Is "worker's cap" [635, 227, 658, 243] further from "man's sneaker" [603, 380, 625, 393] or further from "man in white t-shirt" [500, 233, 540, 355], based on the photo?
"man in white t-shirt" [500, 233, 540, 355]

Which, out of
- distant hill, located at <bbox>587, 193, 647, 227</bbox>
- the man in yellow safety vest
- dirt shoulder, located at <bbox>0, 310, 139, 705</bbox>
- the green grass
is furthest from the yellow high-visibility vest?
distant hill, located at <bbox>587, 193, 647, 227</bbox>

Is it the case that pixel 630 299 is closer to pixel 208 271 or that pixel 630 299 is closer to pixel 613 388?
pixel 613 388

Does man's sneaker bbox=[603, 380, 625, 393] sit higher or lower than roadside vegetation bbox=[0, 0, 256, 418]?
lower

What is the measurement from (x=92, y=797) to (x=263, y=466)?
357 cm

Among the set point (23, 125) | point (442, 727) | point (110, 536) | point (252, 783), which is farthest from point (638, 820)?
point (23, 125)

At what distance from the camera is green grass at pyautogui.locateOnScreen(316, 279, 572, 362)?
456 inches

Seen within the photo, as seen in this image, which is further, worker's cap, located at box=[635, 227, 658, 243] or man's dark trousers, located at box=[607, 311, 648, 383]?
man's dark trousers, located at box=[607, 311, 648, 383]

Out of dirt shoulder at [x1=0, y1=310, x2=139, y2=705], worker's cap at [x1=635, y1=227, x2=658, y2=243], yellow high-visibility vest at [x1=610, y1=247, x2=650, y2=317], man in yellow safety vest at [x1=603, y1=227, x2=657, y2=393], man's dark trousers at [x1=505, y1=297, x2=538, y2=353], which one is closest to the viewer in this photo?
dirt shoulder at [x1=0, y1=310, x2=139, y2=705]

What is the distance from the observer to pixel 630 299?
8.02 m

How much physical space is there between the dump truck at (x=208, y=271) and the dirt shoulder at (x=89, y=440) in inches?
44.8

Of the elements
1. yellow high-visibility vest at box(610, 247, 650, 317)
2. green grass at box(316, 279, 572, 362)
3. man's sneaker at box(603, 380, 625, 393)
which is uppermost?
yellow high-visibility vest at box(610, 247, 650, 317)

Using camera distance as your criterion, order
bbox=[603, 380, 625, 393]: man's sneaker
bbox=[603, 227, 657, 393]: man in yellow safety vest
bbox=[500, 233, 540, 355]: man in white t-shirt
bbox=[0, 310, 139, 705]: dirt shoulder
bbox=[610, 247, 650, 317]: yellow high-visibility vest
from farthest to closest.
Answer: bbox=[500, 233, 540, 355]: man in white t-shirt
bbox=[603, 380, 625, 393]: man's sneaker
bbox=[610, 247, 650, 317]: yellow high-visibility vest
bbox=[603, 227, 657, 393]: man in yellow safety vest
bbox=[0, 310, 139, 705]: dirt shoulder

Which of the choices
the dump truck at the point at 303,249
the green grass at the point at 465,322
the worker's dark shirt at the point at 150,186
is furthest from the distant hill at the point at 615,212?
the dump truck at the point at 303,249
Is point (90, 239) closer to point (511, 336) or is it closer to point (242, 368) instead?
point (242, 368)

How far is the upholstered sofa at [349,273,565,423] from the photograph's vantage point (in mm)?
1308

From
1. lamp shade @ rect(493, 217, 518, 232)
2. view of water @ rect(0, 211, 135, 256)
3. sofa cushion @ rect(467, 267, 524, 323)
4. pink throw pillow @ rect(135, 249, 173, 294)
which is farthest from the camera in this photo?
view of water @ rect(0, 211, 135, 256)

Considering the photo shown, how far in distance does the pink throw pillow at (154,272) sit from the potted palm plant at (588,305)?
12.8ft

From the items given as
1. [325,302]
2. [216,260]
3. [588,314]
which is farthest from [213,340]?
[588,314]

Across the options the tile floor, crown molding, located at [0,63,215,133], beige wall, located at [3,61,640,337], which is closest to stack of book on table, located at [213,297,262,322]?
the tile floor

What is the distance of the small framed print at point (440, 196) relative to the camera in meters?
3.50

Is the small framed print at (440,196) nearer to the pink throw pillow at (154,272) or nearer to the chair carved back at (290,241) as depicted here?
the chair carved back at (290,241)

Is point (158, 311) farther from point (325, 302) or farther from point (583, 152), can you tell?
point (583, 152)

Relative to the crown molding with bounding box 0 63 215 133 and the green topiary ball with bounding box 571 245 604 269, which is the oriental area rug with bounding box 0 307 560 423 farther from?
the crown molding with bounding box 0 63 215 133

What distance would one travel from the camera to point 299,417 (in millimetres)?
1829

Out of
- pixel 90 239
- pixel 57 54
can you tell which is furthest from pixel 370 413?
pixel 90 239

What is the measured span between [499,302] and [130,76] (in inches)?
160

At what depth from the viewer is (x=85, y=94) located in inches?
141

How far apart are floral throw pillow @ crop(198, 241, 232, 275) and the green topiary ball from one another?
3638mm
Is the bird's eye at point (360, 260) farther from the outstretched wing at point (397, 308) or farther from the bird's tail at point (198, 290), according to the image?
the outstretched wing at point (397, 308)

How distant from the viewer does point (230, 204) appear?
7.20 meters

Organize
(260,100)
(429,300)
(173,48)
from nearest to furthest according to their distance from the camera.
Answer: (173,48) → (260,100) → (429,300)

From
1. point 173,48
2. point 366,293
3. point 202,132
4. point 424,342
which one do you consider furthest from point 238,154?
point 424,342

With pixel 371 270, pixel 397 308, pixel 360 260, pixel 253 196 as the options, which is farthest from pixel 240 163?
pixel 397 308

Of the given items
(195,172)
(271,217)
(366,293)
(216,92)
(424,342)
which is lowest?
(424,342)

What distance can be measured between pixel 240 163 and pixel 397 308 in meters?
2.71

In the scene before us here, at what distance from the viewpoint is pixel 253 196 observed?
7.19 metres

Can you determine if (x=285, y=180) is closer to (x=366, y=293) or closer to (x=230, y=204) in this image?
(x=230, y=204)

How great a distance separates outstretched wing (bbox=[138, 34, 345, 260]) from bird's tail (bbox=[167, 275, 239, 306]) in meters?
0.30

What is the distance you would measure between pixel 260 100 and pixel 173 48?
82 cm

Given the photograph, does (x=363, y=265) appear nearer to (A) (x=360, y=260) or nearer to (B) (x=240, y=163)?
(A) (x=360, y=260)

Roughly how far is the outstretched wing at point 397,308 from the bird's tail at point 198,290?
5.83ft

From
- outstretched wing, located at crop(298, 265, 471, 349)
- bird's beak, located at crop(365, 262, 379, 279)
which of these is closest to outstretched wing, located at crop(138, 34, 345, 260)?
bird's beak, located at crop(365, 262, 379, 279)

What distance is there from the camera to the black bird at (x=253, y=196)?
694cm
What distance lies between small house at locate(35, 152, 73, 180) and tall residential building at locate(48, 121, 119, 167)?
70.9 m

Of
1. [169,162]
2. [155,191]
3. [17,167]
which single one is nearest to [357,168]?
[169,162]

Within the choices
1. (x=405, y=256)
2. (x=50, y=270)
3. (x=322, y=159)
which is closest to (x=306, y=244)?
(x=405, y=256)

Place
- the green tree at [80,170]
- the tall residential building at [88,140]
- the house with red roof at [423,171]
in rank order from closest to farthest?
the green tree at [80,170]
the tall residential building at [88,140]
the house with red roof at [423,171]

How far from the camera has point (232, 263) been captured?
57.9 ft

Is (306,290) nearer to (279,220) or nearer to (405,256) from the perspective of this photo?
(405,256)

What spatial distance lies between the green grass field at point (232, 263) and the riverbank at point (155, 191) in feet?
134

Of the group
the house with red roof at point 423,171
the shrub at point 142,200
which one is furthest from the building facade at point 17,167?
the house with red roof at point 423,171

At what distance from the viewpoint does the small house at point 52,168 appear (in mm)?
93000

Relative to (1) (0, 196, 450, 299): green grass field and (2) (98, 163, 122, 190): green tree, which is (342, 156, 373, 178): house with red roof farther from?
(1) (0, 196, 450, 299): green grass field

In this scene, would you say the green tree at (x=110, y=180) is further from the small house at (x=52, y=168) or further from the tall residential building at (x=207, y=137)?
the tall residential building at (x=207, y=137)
* * *
• _Your task_
Copy word for word the lines from the one containing "What distance is" through the last line.

• _Written response_
What distance is there from the camera to the black bird at (x=253, y=196)?
694cm
What distance lies between small house at locate(35, 152, 73, 180) and tall residential building at locate(48, 121, 119, 167)?
70.9 m

Of
1. [169,162]
2. [155,191]
3. [17,167]
which single one is nearest to [357,168]?
[169,162]

Within the choices
1. (x=405, y=256)
2. (x=50, y=270)
3. (x=322, y=159)
which is closest to (x=306, y=244)?
(x=405, y=256)

Place
- the green tree at [80,170]
- the tall residential building at [88,140]
- the house with red roof at [423,171]
in rank order from closest to farthest?
the green tree at [80,170]
the tall residential building at [88,140]
the house with red roof at [423,171]

How far from the camera has point (232, 263) been captured?
57.9 ft

Is (306,290) nearer to (279,220) or nearer to (405,256) from the perspective of this photo?
(405,256)

What spatial distance lies between the green grass field at point (232, 263) and the riverbank at point (155, 191) in feet?
134

Of the group
the house with red roof at point 423,171
the shrub at point 142,200
which one is furthest from the building facade at point 17,167?
the house with red roof at point 423,171

At what distance from the viewpoint does the small house at point 52,168 appear (in mm)?
93000

Relative to (1) (0, 196, 450, 299): green grass field and (2) (98, 163, 122, 190): green tree, which is (342, 156, 373, 178): house with red roof farther from?
(1) (0, 196, 450, 299): green grass field

In this scene, would you say the green tree at (x=110, y=180) is further from the small house at (x=52, y=168) or further from the tall residential building at (x=207, y=137)?
the tall residential building at (x=207, y=137)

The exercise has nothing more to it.